Please note that in the final plink file `WGS-all.smarter.bim` SNPs have no name: this need to be fixed with the `VariantSheep.name` field in order to be merged with the SMARTER dataset. I can define a custom method to search variants by position (not by name)

In [4]:
class CustomBinaryPlinkIO(BinaryPlinkIO):
    def process_pedfile(self, coding="top"):
        for line in tqdm(self.read_pedfile(), total=len(self.plink_file.get_samples())):
            _ = self._process_genotypes(line, coding)
            
        return True
    
    def is_top(self):
        try:
            return self.process_pedfile(coding='top')
        
        except CodingException:
            return False
    
    def is_forward(self):
        try:
            return self.process_pedfile(coding='forward')
        
        except CodingException:
            return False
        
    def fetch_coordinates_by_positions(self, src_assembly: dict, dst_assembly: dict):
        # reset meta informations
        self.locations = list()
        self.filtered = set()
        self.variants_name = list()

        # helper function
        def skip_index(idx):
            # skip this variant (even in ped)
            self.filtered.add(idx)

            # need to add an empty value in locations (or my indexes
            # won't work properly). The same for variants name
            self.locations.append(None)
            self.variants_name.append(None)
        
        for idx, record in enumerate(tqdm(self.mapdata, mininterval=2)):
            location = src_assembly.copy()
            location["chrom"] = record.chrom
            location["position"] = record.position
            
            # attempt to fix-up 27 chrom
            if int(location["chrom"]) == 27:
                location["chrom"] = "X"
        
            try:
                variant = self.VariantSpecies.objects(
                    locations__match=location,
                ).fields(
                    elemMatch__locations=dst_assembly,
                    name=1,
                    rs_id=1
                ).get()
            
            except DoesNotExist as e:
                logger.warning(
                    f"Couldn't find {record.chrom}:{record.position} in {src_assembly}"
                    f" assembly: {e}")

                skip_index(idx)

                # don't check location for missing SNP
                continue
                
            except MultipleObjectsReturned as e:
                # tecnically, I could return the first item I found in my database
                # skip, for the moment
                logger.debug(
                    f"Got multiple {record.chrom}:{record.position} in {src_assembly}"
                    f" assembly: {e}")

                skip_index(idx)

                # don't check location for missing SNP
                continue
                
            # using projection I will have only one location if I could
            # find a SNP
            location = variant.locations[0]
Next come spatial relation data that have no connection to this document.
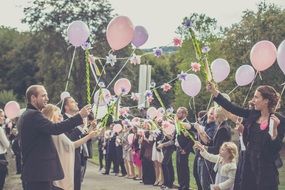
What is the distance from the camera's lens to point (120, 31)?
994 centimetres

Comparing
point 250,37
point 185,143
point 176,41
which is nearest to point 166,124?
point 185,143

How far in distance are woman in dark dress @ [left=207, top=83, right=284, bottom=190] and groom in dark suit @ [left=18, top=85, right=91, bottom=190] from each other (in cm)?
188

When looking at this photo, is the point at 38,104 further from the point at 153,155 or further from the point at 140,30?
the point at 153,155

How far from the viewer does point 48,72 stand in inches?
1951

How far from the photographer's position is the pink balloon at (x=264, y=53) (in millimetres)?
9328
            # track data for this location
            self.locations.append(location)

            # track variant.name read from database (useful when searching
            # using probeset_id)
            self.variants_name.append(variant.name)

In [5]:
prefix = str(get_project_dir() / "data/external/SHE/ISHEEP/WGS-all/WGS-all.smarter")
plinkio = CustomBinaryPlinkIO(prefix= prefix, species="Sheep", chip_name="IlluminaOvineSNP50")
plinkio.read_mapfile()
plinkio.fetch_coordinates_by_positions(src_assembly=OAR4._asdict(), dst_assembly=OAR3._asdict())

  0%|          | 0/602009 [00:00<?, ?it/s]
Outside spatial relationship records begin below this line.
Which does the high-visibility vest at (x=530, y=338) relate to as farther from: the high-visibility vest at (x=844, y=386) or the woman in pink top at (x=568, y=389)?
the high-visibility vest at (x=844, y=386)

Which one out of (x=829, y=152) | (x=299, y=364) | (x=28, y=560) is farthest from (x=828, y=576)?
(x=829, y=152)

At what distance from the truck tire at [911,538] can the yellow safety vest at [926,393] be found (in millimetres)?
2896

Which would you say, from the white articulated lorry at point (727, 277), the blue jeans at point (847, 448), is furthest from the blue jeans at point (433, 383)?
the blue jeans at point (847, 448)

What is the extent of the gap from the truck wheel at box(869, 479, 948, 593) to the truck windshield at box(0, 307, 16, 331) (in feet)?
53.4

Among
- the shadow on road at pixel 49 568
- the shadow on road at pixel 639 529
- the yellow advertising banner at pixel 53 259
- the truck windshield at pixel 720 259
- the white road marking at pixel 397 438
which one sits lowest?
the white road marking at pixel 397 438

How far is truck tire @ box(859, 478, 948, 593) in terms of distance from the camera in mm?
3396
Is this file in illumina top?

In [6]:
plinkio.is_top()

  0%|          | 0/355 [00:00<?, ?it/s]

Error for SNP 2:.: T/T <> A/C


False

Ok, is this in forward coordinates (as supposed to be for a VCF?)

In [7]:
plinkio.is_forward()

  0%|          | 0/355 [00:00<?, ?it/s]

Error for SNP 59:.: T/T <> A/G


False

This is unexpected: why this genotypes can't be converted? Get some stuff

In [8]:
def get_info_snp(idx):
    sample_genotypes = next(plinkio.read_pedfile())

    snp = plinkio.mapdata[idx]
    a1 = sample_genotypes[6+idx*2]
    a2 = sample_genotypes[6+idx*2+1]
    genotype = [a1, a2]
    location = plinkio.locations[idx]
    name = plinkio.variants_name[idx]

    if not location.is_forward(genotype):
        print(f"SNP {idx}({genotype}):{name} is not in forward coordinates)")
    if not location.is_top(genotype):
        print(f"SNP {idx}({genotype}):{name} is not in top coordinates)")
        
get_info_snp(59)

SNP 59(['T', 'T']):DU281551_498.1 is not in forward coordinates)
SNP 59(['T', 'T']):DU281551_498.1 is not in top coordinates)


This SNP in particoular seems to have issue: I know from other sources that it should be C/T in forward, however is stored in A/G in snpchimp and I can't use any other sources to derive the correct genotypes. So let's drop this SNPs and similar SNPs from the dataset

In [9]:
def drop_variants(plinkio):
    counter = 0
    
    for idx, locus in enumerate(plinkio.plink_file.get_loci()):
        location = plinkio.locations[idx]
        
        if not location:
            # some SNPs have already been removed
            continue
        
        genotype = locus.allele1, locus.allele2
        
        # remove the non-forward variants
        if not location.is_forward(genotype):
            # this SNPs should be removed
            counter += 1
            
            # add SNP to filtered set
            plinkio.filtered.add(idx)

    
    print(f"{counter} SNPs are not in forward and were removed")
    
drop_variants(plinkio)

1504 SNPs are not in forward and were removed


Test for forward again (this time I suppose it will work without problems):

In [10]:
plinkio.is_forward()

  0%|          | 0/355 [00:00<?, ?it/s]

True

What about try allelic SNPs? consider 1:811144 which is C->T,G: only two alleles are considered. Sample *0624D_L2_321* which should be *G/G* will be set as missing:

In [11]:
def convert(genotype, locus):
    # in binary format, allele2 is REF allele1 ALT
    if genotype == 0:
        return locus.allele1, locus.allele1
    elif genotype == 1:
        return locus.allele2, locus.allele1
    elif genotype == 2:
        return locus.allele2, locus.allele2
    elif genotype == 3:
        return "0", "0"
    else:
        raise CodingException("Genotype %s Not supported" % genotype)

for locus, row in zip( plinkio.plink_file.get_loci(), plinkio.plink_file ):
    if locus.chromosome == "1" and locus.bp_position == 811144:
        for sample, genotype in zip( plinkio.plink_file.get_samples(), row ):
            if sample.iid == "0624D_L2_321":
                print(sample, convert(genotype, locus))
        break

0624D_L2_321 0624D_L2_321 -9 -9 ('0', '0')


Which genotypes will be chosen? I suppose the most frequent, but I need to ensure this (however, since I remove the non forward snp, those SNPs will be filtered out)